Records taken from a collection:
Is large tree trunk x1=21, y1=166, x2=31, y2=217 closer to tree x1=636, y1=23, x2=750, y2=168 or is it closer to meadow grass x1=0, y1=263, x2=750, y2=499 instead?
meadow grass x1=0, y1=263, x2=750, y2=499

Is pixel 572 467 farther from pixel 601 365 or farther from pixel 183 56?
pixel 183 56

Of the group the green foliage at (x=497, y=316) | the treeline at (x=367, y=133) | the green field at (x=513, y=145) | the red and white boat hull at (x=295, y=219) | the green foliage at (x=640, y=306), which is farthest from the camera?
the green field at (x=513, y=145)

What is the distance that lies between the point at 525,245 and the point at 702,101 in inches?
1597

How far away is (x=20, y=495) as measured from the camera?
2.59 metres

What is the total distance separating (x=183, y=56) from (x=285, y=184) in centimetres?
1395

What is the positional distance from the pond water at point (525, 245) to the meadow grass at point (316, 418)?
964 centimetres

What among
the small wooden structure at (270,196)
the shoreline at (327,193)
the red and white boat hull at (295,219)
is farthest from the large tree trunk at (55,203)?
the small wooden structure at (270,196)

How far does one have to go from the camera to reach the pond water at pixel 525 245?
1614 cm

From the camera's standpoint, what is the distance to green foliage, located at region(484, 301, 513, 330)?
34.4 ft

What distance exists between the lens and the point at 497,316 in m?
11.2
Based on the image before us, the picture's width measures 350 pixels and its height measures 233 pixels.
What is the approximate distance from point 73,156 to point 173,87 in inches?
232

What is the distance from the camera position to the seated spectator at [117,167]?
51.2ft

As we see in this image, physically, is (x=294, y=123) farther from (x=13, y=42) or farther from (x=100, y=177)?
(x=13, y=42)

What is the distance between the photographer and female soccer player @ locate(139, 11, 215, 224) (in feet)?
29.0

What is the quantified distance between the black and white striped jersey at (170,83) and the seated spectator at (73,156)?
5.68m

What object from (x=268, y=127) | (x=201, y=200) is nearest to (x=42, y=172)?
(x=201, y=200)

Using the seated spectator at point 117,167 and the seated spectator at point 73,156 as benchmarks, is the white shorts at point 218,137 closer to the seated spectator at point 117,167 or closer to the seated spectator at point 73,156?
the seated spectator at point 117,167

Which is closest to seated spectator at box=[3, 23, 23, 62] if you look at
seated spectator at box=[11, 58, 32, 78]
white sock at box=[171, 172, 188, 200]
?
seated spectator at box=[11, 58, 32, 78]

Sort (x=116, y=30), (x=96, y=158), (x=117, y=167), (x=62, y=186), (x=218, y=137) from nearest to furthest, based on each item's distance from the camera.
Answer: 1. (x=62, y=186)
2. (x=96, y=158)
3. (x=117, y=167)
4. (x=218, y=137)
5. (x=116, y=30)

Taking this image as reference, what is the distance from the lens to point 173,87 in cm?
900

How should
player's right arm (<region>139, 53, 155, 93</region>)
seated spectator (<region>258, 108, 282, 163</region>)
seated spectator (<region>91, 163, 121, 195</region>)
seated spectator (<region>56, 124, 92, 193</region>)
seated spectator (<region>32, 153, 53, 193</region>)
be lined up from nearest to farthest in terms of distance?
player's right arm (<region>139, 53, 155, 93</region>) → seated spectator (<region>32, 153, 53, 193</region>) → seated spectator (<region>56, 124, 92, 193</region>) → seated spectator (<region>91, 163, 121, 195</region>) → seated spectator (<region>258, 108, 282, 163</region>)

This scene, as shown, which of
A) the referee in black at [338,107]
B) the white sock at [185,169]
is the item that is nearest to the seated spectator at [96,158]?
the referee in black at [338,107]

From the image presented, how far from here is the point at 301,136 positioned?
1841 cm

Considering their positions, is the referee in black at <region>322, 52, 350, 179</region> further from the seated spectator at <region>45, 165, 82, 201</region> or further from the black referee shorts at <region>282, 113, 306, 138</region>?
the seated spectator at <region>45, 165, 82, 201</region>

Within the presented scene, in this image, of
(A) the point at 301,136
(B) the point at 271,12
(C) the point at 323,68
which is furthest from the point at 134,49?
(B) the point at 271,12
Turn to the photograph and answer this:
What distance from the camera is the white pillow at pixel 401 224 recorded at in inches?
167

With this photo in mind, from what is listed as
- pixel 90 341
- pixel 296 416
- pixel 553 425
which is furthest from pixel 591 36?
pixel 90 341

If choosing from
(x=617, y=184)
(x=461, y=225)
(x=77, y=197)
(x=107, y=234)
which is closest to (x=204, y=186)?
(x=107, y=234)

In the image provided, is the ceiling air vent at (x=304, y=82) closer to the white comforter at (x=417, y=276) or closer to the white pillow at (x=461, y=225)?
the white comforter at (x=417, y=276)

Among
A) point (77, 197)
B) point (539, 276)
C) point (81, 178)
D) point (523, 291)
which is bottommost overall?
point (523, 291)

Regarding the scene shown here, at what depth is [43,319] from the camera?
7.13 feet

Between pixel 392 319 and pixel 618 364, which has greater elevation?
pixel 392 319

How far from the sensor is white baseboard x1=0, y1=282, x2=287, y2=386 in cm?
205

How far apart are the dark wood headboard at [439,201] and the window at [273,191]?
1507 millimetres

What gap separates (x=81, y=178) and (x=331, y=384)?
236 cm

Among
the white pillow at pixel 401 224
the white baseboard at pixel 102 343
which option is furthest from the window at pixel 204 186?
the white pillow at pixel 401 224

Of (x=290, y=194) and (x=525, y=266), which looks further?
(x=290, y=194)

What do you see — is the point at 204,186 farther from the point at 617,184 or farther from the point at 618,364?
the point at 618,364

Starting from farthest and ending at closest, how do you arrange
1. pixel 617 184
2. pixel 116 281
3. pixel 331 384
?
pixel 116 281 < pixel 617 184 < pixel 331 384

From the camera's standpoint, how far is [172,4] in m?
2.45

[Problem to work on] Write out all of the records above word for word, leaving every line unchanged.

[Exercise output]
Is large tree trunk x1=21, y1=166, x2=31, y2=217 closer to tree x1=636, y1=23, x2=750, y2=168 or is it closer to meadow grass x1=0, y1=263, x2=750, y2=499 instead?
meadow grass x1=0, y1=263, x2=750, y2=499

Is pixel 572 467 farther from pixel 601 365 or farther from pixel 183 56?
pixel 183 56

Of the group the green foliage at (x=497, y=316) | the treeline at (x=367, y=133) | the green field at (x=513, y=145) | the red and white boat hull at (x=295, y=219) | the green foliage at (x=640, y=306), which is farthest from the camera?
the green field at (x=513, y=145)

What is the distance that lies between the point at 525,245 and the point at 702,101 in inches?
1597

How far away is (x=20, y=495) as measured from the camera?
2.59 metres

What is the total distance separating (x=183, y=56) from (x=285, y=184) in centimetres?
1395

What is the positional distance from the pond water at point (525, 245) to the meadow grass at point (316, 418)?
964 centimetres

What among
the small wooden structure at (270,196)
the shoreline at (327,193)
the red and white boat hull at (295,219)
is farthest from the large tree trunk at (55,203)?
the small wooden structure at (270,196)

How far does one have to go from the camera to reach the pond water at pixel 525 245?
1614 cm

From the camera's standpoint, what is the distance to green foliage, located at region(484, 301, 513, 330)?
34.4 ft

What distance exists between the lens and the point at 497,316 in m?
11.2
Based on the image before us, the picture's width measures 350 pixels and its height measures 233 pixels.
What is the approximate distance from point 73,156 to point 173,87 in inches?
232

What is the distance from the camera position to the seated spectator at [117,167]?
51.2ft

As we see in this image, physically, is (x=294, y=123) farther from (x=13, y=42) or farther from (x=100, y=177)?
(x=13, y=42)

What is the distance between the photographer and female soccer player @ locate(139, 11, 215, 224) (in feet)?
29.0

What is the quantified distance between the black and white striped jersey at (170,83) and the seated spectator at (73,156)?
5.68m

What object from (x=268, y=127) | (x=201, y=200) is nearest to (x=42, y=172)?
(x=201, y=200)

Using the seated spectator at point 117,167 and the seated spectator at point 73,156 as benchmarks, is the white shorts at point 218,137 closer to the seated spectator at point 117,167 or closer to the seated spectator at point 73,156?
the seated spectator at point 117,167

Which is closest to seated spectator at box=[3, 23, 23, 62] if you look at
seated spectator at box=[11, 58, 32, 78]
white sock at box=[171, 172, 188, 200]
?
seated spectator at box=[11, 58, 32, 78]

Sort (x=116, y=30), (x=96, y=158), (x=117, y=167), (x=62, y=186), (x=218, y=137) from nearest to furthest, based on each item's distance from the camera.
Answer: 1. (x=62, y=186)
2. (x=96, y=158)
3. (x=117, y=167)
4. (x=218, y=137)
5. (x=116, y=30)

Taking this image as reference, what is the distance from the lens to point 173,87 in cm?
900

How should
player's right arm (<region>139, 53, 155, 93</region>)
seated spectator (<region>258, 108, 282, 163</region>)
seated spectator (<region>91, 163, 121, 195</region>)
seated spectator (<region>56, 124, 92, 193</region>)
seated spectator (<region>32, 153, 53, 193</region>)
be lined up from nearest to farthest in terms of distance?
player's right arm (<region>139, 53, 155, 93</region>) → seated spectator (<region>32, 153, 53, 193</region>) → seated spectator (<region>56, 124, 92, 193</region>) → seated spectator (<region>91, 163, 121, 195</region>) → seated spectator (<region>258, 108, 282, 163</region>)

This scene, as shown, which of
A) the referee in black at [338,107]
B) the white sock at [185,169]
is the item that is nearest to the seated spectator at [96,158]?
the referee in black at [338,107]

From the image presented, how far from here is the point at 301,136 positioned?
1841 cm

Considering their positions, is the referee in black at <region>322, 52, 350, 179</region> further from the seated spectator at <region>45, 165, 82, 201</region> or further from the black referee shorts at <region>282, 113, 306, 138</region>?
the seated spectator at <region>45, 165, 82, 201</region>

Within the presented scene, in this image, of
(A) the point at 301,136
(B) the point at 271,12
(C) the point at 323,68
which is furthest from the point at 134,49?
(B) the point at 271,12
Turn to the photograph and answer this:
What distance from the camera is the white pillow at pixel 401 224 recorded at in inches?
167

With this photo in mind, from what is listed as
- pixel 90 341
- pixel 296 416
- pixel 553 425
which is furthest from pixel 591 36?
pixel 90 341

If choosing from
(x=617, y=184)
(x=461, y=225)
(x=77, y=197)
(x=107, y=234)
which is closest to (x=204, y=186)?
(x=107, y=234)

In the image provided, is the ceiling air vent at (x=304, y=82) closer to the white comforter at (x=417, y=276) or closer to the white pillow at (x=461, y=225)?
the white comforter at (x=417, y=276)

Among
A) point (77, 197)
B) point (539, 276)
C) point (81, 178)
D) point (523, 291)
which is bottommost overall?
point (523, 291)

Regarding the scene shown here, at what depth is [43,319] from the camera?
7.13 feet

Between pixel 392 319 and pixel 618 364, which has greater elevation?
pixel 392 319

How far from the sensor is white baseboard x1=0, y1=282, x2=287, y2=386 in cm?
205

How far apart are the dark wood headboard at [439,201] and the window at [273,191]?
1507 millimetres

What gap separates (x=81, y=178) and (x=331, y=384)?
236 cm

Among
the white pillow at pixel 401 224
the white baseboard at pixel 102 343
which option is furthest from the window at pixel 204 186?
the white pillow at pixel 401 224

Of (x=290, y=194) and (x=525, y=266), which looks further?
(x=290, y=194)

What do you see — is the point at 204,186 farther from the point at 617,184 or farther from the point at 618,364?
the point at 618,364

Starting from farthest and ending at closest, how do you arrange
1. pixel 617 184
2. pixel 116 281
3. pixel 331 384
?
pixel 116 281 < pixel 617 184 < pixel 331 384

From the camera's standpoint, how far is [172,4] in m?
2.45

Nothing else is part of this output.